* **Task instructions**
Reproduce the listing below word for word, from its first line through its last.

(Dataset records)

☆ ☆ ☆ ☆

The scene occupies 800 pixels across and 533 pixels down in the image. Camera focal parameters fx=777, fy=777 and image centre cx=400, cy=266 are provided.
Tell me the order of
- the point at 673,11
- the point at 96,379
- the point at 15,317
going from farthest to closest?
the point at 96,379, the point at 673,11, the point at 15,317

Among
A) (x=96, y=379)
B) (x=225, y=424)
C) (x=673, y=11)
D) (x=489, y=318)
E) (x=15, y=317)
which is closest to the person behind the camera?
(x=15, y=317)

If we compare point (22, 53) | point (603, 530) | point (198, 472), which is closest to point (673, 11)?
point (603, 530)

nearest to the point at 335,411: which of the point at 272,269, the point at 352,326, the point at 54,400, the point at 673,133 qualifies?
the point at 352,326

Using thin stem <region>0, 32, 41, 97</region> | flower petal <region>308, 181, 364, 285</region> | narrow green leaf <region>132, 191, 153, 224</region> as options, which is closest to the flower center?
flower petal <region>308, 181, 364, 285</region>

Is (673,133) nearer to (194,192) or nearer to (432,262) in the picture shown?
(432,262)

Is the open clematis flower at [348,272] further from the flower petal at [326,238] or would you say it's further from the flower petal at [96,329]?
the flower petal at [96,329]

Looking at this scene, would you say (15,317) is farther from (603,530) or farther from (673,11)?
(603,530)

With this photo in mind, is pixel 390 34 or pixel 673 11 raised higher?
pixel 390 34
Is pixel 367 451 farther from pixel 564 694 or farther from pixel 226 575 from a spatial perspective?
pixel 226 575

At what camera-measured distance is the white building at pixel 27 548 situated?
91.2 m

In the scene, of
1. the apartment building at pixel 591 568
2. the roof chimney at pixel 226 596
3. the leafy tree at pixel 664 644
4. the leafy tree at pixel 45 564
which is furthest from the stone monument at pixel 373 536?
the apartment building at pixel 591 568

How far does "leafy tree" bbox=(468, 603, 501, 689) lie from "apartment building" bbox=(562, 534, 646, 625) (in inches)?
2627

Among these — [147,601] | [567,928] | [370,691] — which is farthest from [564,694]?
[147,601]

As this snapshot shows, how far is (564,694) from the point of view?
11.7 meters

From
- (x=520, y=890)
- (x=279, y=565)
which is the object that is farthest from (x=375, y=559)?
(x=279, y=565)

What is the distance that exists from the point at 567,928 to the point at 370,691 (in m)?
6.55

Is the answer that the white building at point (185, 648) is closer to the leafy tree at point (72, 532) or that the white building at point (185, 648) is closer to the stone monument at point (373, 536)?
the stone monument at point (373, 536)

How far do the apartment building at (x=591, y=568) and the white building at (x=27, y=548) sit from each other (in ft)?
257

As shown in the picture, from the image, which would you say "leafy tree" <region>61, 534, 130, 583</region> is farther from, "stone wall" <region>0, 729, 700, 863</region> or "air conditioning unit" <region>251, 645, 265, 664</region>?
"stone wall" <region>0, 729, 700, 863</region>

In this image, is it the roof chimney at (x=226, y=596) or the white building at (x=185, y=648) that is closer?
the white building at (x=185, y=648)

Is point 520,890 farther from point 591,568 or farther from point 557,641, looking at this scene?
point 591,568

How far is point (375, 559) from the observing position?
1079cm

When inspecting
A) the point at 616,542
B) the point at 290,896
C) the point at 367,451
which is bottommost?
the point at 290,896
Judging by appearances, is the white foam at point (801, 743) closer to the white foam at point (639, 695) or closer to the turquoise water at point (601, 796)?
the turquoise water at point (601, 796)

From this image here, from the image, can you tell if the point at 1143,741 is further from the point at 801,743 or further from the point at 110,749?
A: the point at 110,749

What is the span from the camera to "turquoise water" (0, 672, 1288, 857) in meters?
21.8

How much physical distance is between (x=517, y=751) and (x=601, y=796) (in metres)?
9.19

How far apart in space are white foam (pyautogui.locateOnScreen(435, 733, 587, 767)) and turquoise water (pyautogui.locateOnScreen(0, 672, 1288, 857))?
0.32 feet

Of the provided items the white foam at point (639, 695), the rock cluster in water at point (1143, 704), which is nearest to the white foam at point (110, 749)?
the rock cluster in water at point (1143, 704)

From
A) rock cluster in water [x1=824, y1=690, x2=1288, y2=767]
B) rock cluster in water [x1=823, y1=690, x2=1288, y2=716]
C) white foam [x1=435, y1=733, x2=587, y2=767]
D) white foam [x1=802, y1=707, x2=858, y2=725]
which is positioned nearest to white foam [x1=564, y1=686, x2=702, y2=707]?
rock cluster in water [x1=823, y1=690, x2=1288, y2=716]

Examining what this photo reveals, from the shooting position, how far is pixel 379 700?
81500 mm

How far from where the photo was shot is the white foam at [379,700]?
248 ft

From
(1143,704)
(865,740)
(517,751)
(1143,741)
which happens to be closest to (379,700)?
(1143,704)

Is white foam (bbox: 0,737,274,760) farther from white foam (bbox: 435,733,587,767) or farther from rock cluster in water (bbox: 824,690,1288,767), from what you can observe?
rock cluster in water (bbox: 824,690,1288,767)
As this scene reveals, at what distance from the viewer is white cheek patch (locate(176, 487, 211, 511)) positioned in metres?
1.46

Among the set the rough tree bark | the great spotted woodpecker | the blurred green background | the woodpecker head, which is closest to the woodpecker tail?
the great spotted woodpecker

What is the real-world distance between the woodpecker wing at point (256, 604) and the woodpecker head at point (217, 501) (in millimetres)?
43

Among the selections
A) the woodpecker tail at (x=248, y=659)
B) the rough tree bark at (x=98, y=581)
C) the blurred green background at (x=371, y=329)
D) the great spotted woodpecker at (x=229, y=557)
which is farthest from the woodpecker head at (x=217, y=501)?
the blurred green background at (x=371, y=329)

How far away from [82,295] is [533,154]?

☆ ☆ ☆ ☆

* **Answer to the problem**
The scene occupies 800 pixels across and 533 pixels down in the image. Camera focal parameters fx=777, fy=777 and image centre cx=400, cy=266 are provided.
Tell me the order of
- the point at 673,11
- the point at 96,379
- the point at 15,317
going from farthest to closest?
the point at 96,379, the point at 673,11, the point at 15,317

Among
A) (x=96, y=379)
B) (x=225, y=424)
C) (x=673, y=11)
D) (x=489, y=318)
E) (x=15, y=317)
which is closest to the person behind the camera?
(x=15, y=317)

If we compare point (22, 53) | point (603, 530) | point (198, 472), which is closest to point (673, 11)?
point (603, 530)

nearest to the point at 335,411: which of the point at 272,269, the point at 352,326, the point at 54,400, the point at 673,133 qualifies?
the point at 352,326

Using thin stem <region>0, 32, 41, 97</region> | flower petal <region>308, 181, 364, 285</region> | narrow green leaf <region>132, 191, 153, 224</region> as options, which is closest to the flower center?
flower petal <region>308, 181, 364, 285</region>

Is (673,133) nearer to (194,192) or nearer to (432,262) in the picture shown?
(432,262)

Is the open clematis flower at [348,272] further from the flower petal at [326,238] or would you say it's further from the flower petal at [96,329]?
the flower petal at [96,329]

Looking at this scene, would you say (15,317) is farther from (603,530) or farther from (673,11)?
(603,530)

With this photo in mind, is pixel 390 34 or pixel 673 11 raised higher?
pixel 390 34
Is pixel 367 451 farther from pixel 564 694 or farther from pixel 226 575 from a spatial perspective?
pixel 226 575

At what camera-measured distance is the white building at pixel 27 548 situated?
91.2 m

In the scene, of
1. the apartment building at pixel 591 568
2. the roof chimney at pixel 226 596
3. the leafy tree at pixel 664 644
4. the leafy tree at pixel 45 564
which is furthest from the stone monument at pixel 373 536?
the apartment building at pixel 591 568

How far does "leafy tree" bbox=(468, 603, 501, 689) lie from "apartment building" bbox=(562, 534, 646, 625) (in inches)?
2627

Among these — [147,601] | [567,928] | [370,691] — which is farthest from [564,694]?
[147,601]

As this snapshot shows, how far is (564,694) from the point of view?
11.7 meters

From
- (x=520, y=890)
- (x=279, y=565)
which is the object that is farthest from (x=375, y=559)?
(x=279, y=565)

What is the distance that exists from the point at 567,928 to the point at 370,691 (in m)?
6.55

Is the answer that the white building at point (185, 648) is closer to the leafy tree at point (72, 532) or that the white building at point (185, 648) is closer to the stone monument at point (373, 536)?
the stone monument at point (373, 536)

How far do the apartment building at (x=591, y=568) and the white building at (x=27, y=548) sit from each other (in ft)?
257

As shown in the picture, from the image, which would you say "leafy tree" <region>61, 534, 130, 583</region> is farther from, "stone wall" <region>0, 729, 700, 863</region> or "air conditioning unit" <region>251, 645, 265, 664</region>?
"stone wall" <region>0, 729, 700, 863</region>

In this image, is it the roof chimney at (x=226, y=596) or the white building at (x=185, y=648) that is closer?
the white building at (x=185, y=648)

Is point 520,890 farther from point 591,568 or farther from point 557,641, looking at this scene?
point 591,568

How far is point (375, 559) from the observing position?
1079cm

When inspecting
A) the point at 616,542
B) the point at 290,896
C) the point at 367,451
which is bottommost?
the point at 290,896
Judging by appearances, is the white foam at point (801, 743) closer to the white foam at point (639, 695) or closer to the turquoise water at point (601, 796)?
the turquoise water at point (601, 796)

From this image here, from the image, can you tell if the point at 1143,741 is further from the point at 801,743 or further from the point at 110,749?
A: the point at 110,749

What is the span from the camera to "turquoise water" (0, 672, 1288, 857) in meters?
21.8

How much physical distance is between (x=517, y=751) and (x=601, y=796) (in metres)?
9.19

How far apart in space are white foam (pyautogui.locateOnScreen(435, 733, 587, 767)) and turquoise water (pyautogui.locateOnScreen(0, 672, 1288, 857))?
0.32 feet

Of the provided items the white foam at point (639, 695), the rock cluster in water at point (1143, 704), which is nearest to the white foam at point (110, 749)?
the rock cluster in water at point (1143, 704)

From
A) rock cluster in water [x1=824, y1=690, x2=1288, y2=767]
B) rock cluster in water [x1=823, y1=690, x2=1288, y2=716]
C) white foam [x1=435, y1=733, x2=587, y2=767]
D) white foam [x1=802, y1=707, x2=858, y2=725]
which is positioned nearest to white foam [x1=564, y1=686, x2=702, y2=707]?
rock cluster in water [x1=823, y1=690, x2=1288, y2=716]

Examining what this photo reveals, from the shooting position, how far is pixel 379 700?
81500 mm

How far from where the photo was shot is the white foam at [379,700]?
248 ft

From
(1143,704)
(865,740)
(517,751)
(1143,741)
which happens to be closest to (379,700)?
(1143,704)

Is white foam (bbox: 0,737,274,760) farther from white foam (bbox: 435,733,587,767) or farther from rock cluster in water (bbox: 824,690,1288,767), from what you can observe?
rock cluster in water (bbox: 824,690,1288,767)
As this scene reveals, at what distance from the viewer is white cheek patch (locate(176, 487, 211, 511)) positioned in metres?
1.46

Among the set the rough tree bark | the great spotted woodpecker | the blurred green background | the woodpecker head, which is closest to the woodpecker tail?
the great spotted woodpecker

What is the real-world distance between the woodpecker wing at point (256, 604) and the woodpecker head at point (217, 501) (in millimetres)?
43

Among the selections
A) the woodpecker tail at (x=248, y=659)
B) the rough tree bark at (x=98, y=581)
C) the blurred green background at (x=371, y=329)
D) the great spotted woodpecker at (x=229, y=557)
which is farthest from the woodpecker head at (x=217, y=501)?
the blurred green background at (x=371, y=329)

How far away from [82,295] is [533,154]?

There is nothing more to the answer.